━━ SUPPLIED PASSAGE ━━
The deeper reservoir (below 2500–3000 m of depth) is hosted in thermometamorphic fractured phyllites and metasandstones of the Tuscan Metamorphic Complex, modified by thermometamorphic processes [16]. These belong to the termometamorphic aureole of the recent silicic intrusion. In the deeper reservoir temperatures up to 300–350 °C are actually measured. The fluid in this reservoir is a two-phase too [3,10]. This represents the main reservoir industrially exploited at present [13] with a total power production of 88 MWe.
Below the deeper reservoir, reflection seismic profiles reveal the occurrence of a geopressurized system evidenced by discontinuous “bright spot”-type reflections, named K-horizon [17,18,19,20,21], at depth between 4 and 7 km. This is assumed to be the root of the hydrothermal systems in the Mt. Amiata area. The temperatures estimated for the K-horizon are considered to be above 400 °C [17,22]. This horizon is present also outside the geothermal region but at much greater depth [18]. The interpretation of K horizon is still debated: some authors [18,21] suggested, basing on the earthquake hypocentres distribution, that the K-horizon corresponds to a ductile-brittle boundary; others [22] suggested that this ductile-brittle transition occurs in coincidence with high fluid pressure; others [23] explain the K-horizon as the roof of over-pressurized reservoirs on the basis of the interpretation of deep crustal seismic lines.
The Mt. Amiata intrusion, present at about 6 km of depth, represents the heat source of the hydrothermal system described above.

3. 3D Geological and Geothermal Model

3.1. Available Data

Geological models in three dimensions integrate different kinds of data (i.e., geological maps, cross-sections, seismic profiles, gravity profiles, logs of deep wells etc.) much more easily than traditional techniques and allow the three-dimensional (3D) structure to be represented more coherently and exhaustively [24,25,26]. The available data implemented in this work are reported as follow:
-
Geological maps and cross-sections
-
Data from boreholes
-
Data from geophysical investigation
The geological maps used in this work derive from the recent 1:10,000 maps of the CARG (CARtografia Geologica) project [27]. The cross sections are taken from CARG project and from literature [3,4,6,8,27,28,29].
━━━
━━ MATERIAL PROVIDED ━━
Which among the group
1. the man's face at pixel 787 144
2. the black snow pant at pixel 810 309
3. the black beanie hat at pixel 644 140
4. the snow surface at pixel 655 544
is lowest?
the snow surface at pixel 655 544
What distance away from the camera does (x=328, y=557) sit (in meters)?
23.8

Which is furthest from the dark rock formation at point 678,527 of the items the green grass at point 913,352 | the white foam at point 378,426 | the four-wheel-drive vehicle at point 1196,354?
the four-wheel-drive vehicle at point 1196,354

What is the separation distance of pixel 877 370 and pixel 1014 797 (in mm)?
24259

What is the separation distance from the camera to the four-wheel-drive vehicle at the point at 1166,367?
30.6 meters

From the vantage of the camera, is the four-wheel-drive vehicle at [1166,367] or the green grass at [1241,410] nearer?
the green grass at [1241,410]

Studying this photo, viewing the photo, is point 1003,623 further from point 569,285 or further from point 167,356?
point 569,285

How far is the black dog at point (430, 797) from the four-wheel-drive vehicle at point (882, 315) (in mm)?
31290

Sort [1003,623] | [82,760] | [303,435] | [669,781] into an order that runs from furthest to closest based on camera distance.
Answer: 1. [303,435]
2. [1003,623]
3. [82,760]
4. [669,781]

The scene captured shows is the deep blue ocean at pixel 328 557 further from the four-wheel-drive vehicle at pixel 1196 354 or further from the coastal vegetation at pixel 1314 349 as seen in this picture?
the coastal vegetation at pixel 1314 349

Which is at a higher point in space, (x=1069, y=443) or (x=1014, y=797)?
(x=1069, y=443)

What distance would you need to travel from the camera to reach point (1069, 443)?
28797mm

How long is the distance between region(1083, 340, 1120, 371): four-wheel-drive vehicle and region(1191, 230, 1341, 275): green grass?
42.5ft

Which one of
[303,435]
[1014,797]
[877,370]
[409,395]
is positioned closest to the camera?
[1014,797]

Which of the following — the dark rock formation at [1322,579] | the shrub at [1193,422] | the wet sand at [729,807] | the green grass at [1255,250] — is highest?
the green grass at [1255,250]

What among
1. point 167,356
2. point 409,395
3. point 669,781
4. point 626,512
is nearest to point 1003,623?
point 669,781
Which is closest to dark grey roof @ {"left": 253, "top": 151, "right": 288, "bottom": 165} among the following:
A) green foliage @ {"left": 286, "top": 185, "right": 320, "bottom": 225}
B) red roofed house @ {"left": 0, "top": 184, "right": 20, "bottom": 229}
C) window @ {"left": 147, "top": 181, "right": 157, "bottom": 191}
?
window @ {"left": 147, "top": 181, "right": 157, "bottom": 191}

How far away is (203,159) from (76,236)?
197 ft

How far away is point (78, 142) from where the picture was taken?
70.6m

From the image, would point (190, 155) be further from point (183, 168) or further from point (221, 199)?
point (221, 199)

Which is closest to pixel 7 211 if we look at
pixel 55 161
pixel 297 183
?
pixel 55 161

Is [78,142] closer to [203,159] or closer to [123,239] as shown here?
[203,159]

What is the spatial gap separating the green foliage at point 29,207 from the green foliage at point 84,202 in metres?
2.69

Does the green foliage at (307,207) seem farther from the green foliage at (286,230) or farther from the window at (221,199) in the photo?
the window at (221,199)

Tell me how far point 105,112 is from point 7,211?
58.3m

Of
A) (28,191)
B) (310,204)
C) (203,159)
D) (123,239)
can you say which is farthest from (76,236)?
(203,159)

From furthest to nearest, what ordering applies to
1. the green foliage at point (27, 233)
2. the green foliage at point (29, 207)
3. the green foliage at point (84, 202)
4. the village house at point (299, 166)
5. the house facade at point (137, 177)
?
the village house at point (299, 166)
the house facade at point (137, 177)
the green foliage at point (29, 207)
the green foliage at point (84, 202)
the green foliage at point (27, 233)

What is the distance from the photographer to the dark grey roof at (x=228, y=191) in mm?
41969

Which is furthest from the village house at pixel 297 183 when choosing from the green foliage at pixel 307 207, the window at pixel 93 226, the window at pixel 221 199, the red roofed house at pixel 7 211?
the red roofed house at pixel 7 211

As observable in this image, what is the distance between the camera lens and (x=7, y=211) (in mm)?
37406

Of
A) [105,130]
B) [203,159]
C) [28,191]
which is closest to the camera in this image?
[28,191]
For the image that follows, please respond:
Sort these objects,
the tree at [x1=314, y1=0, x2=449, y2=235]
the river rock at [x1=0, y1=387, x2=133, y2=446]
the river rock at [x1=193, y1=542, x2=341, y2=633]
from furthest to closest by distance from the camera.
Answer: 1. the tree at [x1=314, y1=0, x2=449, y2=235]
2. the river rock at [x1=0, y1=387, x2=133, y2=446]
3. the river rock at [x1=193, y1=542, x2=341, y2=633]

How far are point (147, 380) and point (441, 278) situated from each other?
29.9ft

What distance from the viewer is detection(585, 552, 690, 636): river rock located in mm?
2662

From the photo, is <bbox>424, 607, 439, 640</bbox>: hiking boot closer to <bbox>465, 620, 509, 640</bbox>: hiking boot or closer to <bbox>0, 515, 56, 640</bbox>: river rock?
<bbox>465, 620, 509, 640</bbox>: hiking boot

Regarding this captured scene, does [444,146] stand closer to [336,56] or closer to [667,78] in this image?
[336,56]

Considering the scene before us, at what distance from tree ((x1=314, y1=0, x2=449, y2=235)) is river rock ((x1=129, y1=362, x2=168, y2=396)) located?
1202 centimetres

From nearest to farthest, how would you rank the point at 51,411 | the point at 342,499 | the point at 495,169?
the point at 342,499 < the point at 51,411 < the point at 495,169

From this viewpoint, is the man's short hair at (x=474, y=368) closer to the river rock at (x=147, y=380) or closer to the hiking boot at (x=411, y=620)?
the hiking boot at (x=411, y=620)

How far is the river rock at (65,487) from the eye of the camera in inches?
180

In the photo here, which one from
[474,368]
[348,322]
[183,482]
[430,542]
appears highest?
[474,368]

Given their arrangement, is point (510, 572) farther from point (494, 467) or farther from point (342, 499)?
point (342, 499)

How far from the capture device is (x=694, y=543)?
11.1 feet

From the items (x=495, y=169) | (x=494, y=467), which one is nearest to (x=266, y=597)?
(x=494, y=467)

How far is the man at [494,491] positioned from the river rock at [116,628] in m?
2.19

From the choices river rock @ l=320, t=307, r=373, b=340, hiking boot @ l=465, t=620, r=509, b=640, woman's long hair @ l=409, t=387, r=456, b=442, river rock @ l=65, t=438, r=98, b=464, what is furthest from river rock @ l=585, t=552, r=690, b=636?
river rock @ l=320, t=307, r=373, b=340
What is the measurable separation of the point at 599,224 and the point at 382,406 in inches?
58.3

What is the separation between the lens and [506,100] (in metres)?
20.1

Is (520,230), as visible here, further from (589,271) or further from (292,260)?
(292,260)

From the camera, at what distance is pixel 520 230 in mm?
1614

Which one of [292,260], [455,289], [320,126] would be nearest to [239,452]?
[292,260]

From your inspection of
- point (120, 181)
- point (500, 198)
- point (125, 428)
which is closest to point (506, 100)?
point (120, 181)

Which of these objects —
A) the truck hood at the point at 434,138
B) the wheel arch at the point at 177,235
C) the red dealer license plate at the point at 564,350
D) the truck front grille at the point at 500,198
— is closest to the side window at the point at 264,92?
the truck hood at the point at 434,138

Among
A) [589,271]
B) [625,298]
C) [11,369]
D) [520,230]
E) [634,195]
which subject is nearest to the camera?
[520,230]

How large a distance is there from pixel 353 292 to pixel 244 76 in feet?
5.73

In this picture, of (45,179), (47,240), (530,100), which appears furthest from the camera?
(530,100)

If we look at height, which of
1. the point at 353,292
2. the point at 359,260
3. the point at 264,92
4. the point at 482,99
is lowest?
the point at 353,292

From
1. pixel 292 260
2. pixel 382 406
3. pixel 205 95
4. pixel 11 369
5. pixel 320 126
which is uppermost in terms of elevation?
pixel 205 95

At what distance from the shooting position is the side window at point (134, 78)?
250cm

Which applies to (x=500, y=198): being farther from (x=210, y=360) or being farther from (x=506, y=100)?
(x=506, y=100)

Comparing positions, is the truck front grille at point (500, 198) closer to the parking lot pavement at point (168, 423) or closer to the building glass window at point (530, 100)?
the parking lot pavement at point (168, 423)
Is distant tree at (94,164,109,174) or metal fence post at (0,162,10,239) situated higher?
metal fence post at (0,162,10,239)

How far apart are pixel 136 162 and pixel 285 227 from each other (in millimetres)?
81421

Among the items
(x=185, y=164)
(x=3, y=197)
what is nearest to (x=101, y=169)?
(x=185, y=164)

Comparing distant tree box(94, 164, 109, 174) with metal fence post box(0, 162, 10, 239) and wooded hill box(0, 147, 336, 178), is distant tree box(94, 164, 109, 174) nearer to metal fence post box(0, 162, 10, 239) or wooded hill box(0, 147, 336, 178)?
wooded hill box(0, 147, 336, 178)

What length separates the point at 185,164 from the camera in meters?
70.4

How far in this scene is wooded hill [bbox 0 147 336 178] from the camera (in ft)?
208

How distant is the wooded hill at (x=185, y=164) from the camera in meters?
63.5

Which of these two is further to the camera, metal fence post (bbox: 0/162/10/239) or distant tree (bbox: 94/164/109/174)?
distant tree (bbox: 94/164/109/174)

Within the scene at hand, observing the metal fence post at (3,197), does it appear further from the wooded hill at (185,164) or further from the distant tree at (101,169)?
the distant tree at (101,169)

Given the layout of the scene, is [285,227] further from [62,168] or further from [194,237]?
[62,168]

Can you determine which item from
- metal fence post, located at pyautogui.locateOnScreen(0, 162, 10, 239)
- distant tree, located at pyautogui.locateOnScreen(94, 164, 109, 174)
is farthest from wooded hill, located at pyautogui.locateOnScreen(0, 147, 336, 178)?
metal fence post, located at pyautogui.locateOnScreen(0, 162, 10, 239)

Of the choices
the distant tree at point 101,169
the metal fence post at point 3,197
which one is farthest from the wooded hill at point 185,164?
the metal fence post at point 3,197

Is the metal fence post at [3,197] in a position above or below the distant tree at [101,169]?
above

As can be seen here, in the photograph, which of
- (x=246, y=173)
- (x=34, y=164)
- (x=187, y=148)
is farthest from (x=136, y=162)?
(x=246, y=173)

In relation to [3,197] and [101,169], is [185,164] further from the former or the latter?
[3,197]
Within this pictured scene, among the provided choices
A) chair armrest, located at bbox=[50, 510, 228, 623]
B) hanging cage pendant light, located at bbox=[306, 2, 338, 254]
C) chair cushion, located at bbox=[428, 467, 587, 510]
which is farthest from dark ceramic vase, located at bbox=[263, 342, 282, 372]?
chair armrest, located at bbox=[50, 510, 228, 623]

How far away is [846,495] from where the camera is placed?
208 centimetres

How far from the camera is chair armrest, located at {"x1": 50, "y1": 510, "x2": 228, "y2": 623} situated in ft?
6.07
━━━
JOBS –
1) Do these statements agree with the Mt. Amiata geothermal text? For each, answer yes or no and quote the deciding words.
(a) The deeper reservoir has a total power production of 88 MWe.
(b) The K-horizon is found only inside the geothermal region.
(c) The Mt. Amiata intrusion lies at about 6 km of depth.
2) Using the Mt. Amiata geothermal text, answer these questions:
(a) What temperatures are measured in the deeper reservoir?
(b) At what depth does the K-horizon occur?
(c) What scale are the CARG maps used for the geological maps?
3) Extend the Mt. Amiata geothermal text, picking up after its last sentence.

RESPONSE LIST –
1)
(a) Yes: "with a total power production of 88 MWe"
(b) No: "This horizon is present also outside the geothermal region but at much greater depth"
(c) Yes: "present at about 6 km of depth"

2)
(a) Up to 300–350 °C
(b) Between 4 and 7 km
(c) 1:10,000

3)
More than 100 deep geothermal boreholes (from 153 to 4836 m of depth) occur (UNMIG, Ufficio Nazionale Minerario per gli Idrocarburi e le Georisorse geothermal database) in the Mt. Amiata area. Geothermal wells (Figure 1 and Figure 2) are mostly located in correspondence with the active geothermal fields of Bagnore and Piancastagnaio. Well data concern stratigraphy, temperatures, pressure of the fluid phase, flow rates, technical drilling profiles, depth of the water table. Unfortunately no geophysical borehole logs are available, with exception of temperature logs, because in some cases they were not carried out and in others the data were not published by the owner companies. Many other shallower wells (from 100 to 750 m of depth) were drilled in the past for mining activities. All data concerning these wells were also used in this work.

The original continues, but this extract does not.